◆ GIVEN EXERCISE
All of the data that follows should be retyped exactly, please, except the pictures.
++++++++++++++++++++
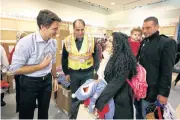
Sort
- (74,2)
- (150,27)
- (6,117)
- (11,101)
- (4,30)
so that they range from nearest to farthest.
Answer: (150,27), (6,117), (11,101), (4,30), (74,2)

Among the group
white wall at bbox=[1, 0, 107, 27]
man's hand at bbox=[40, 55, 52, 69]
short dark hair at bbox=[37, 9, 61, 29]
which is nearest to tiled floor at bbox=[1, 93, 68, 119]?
man's hand at bbox=[40, 55, 52, 69]

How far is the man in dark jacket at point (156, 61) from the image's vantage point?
4.82ft

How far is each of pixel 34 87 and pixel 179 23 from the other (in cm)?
578

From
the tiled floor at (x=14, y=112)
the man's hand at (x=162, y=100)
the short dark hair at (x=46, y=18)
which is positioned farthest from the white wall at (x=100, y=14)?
the man's hand at (x=162, y=100)

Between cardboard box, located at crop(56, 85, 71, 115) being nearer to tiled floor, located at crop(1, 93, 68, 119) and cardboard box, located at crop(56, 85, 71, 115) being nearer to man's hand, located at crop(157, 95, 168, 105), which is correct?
tiled floor, located at crop(1, 93, 68, 119)

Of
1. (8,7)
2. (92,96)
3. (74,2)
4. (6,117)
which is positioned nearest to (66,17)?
(74,2)

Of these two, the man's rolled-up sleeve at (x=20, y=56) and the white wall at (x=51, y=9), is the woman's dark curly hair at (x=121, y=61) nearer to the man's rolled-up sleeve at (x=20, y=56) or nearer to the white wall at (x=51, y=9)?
the man's rolled-up sleeve at (x=20, y=56)

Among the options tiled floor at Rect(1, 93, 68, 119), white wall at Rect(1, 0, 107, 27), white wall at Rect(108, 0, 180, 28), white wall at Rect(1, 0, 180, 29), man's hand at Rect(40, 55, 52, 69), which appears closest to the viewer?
man's hand at Rect(40, 55, 52, 69)

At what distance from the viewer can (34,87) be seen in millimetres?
1421

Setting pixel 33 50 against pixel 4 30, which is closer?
pixel 33 50

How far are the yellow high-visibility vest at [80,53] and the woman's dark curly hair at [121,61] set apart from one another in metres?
0.83

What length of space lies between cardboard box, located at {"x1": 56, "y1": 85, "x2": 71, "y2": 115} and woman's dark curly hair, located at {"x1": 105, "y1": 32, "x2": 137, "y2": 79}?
1418 mm

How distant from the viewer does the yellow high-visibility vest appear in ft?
6.67

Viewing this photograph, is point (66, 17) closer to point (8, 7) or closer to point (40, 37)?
point (8, 7)
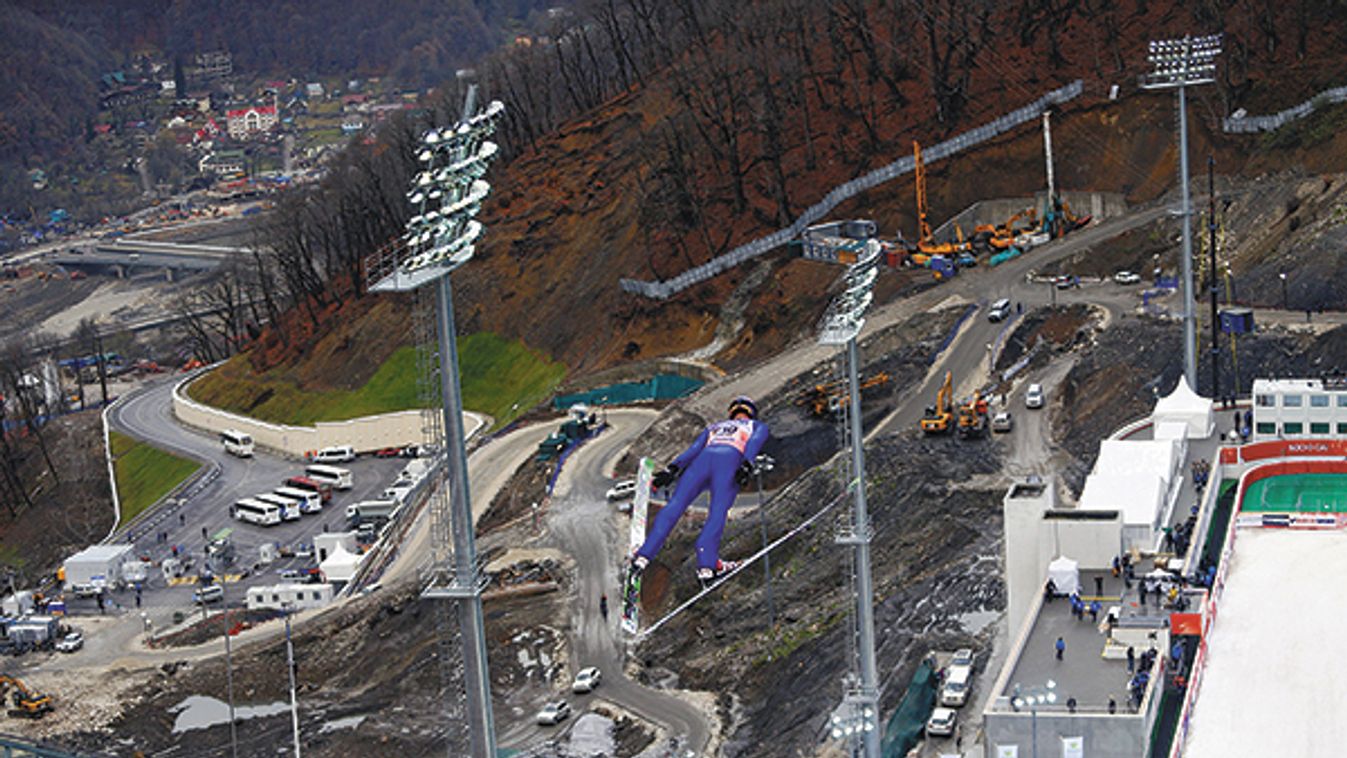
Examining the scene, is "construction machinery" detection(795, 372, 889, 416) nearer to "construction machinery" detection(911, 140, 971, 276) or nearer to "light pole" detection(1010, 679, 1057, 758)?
"construction machinery" detection(911, 140, 971, 276)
++++++++++++++++++++
◆ TASK OUTPUT
Sort
- (74,2)
- (150,27)
- (6,117)
- (11,101)
- (4,30)
so that they range from nearest to farthest.
Answer: (150,27), (6,117), (11,101), (4,30), (74,2)

Among the group
white wall at bbox=[1, 0, 107, 27]
man's hand at bbox=[40, 55, 52, 69]
short dark hair at bbox=[37, 9, 61, 29]
which is nearest to tiled floor at bbox=[1, 93, 68, 119]?
man's hand at bbox=[40, 55, 52, 69]

How far is the man in dark jacket at point (156, 61) from the image's vantage point?
4.82ft

How far is each of pixel 34 87 and pixel 179 23 from the other (in cm)?
578

From
the tiled floor at (x=14, y=112)
the man's hand at (x=162, y=100)
the short dark hair at (x=46, y=18)
which is positioned farthest from the white wall at (x=100, y=14)?
the man's hand at (x=162, y=100)

Between cardboard box, located at crop(56, 85, 71, 115) being nearer to tiled floor, located at crop(1, 93, 68, 119) and cardboard box, located at crop(56, 85, 71, 115) being nearer to man's hand, located at crop(157, 95, 168, 105), which is correct?
tiled floor, located at crop(1, 93, 68, 119)

Of
1. (8,7)
2. (92,96)
3. (74,2)
4. (6,117)
which is positioned nearest to (66,17)?
(74,2)

Of these two, the man's rolled-up sleeve at (x=20, y=56) and the white wall at (x=51, y=9), is the woman's dark curly hair at (x=121, y=61) nearer to the man's rolled-up sleeve at (x=20, y=56) or nearer to the white wall at (x=51, y=9)?
the man's rolled-up sleeve at (x=20, y=56)

Among the options tiled floor at Rect(1, 93, 68, 119), white wall at Rect(1, 0, 107, 27), white wall at Rect(108, 0, 180, 28), white wall at Rect(1, 0, 180, 29), man's hand at Rect(40, 55, 52, 69), which appears closest to the viewer?
man's hand at Rect(40, 55, 52, 69)

At what distance from the viewer can (34,87) be seen in millimetres?
1421

Setting pixel 33 50 against pixel 4 30, which is closer?
pixel 33 50

How far are the yellow high-visibility vest at [80,53] and the woman's dark curly hair at [121,61] set apart from one another in metres?
0.83

What length of space lies between cardboard box, located at {"x1": 56, "y1": 85, "x2": 71, "y2": 115} and woman's dark curly hair, located at {"x1": 105, "y1": 32, "x2": 137, "y2": 79}?
1418 mm

How distant from the viewer does the yellow high-visibility vest appear in ft?
6.67

Viewing this photograph, is point (66, 17) closer to point (8, 7) or closer to point (40, 37)?
point (8, 7)
Examining the scene, is "construction machinery" detection(795, 372, 889, 416) nearer to "construction machinery" detection(911, 140, 971, 276) or nearer to "light pole" detection(1010, 679, 1057, 758)?
"construction machinery" detection(911, 140, 971, 276)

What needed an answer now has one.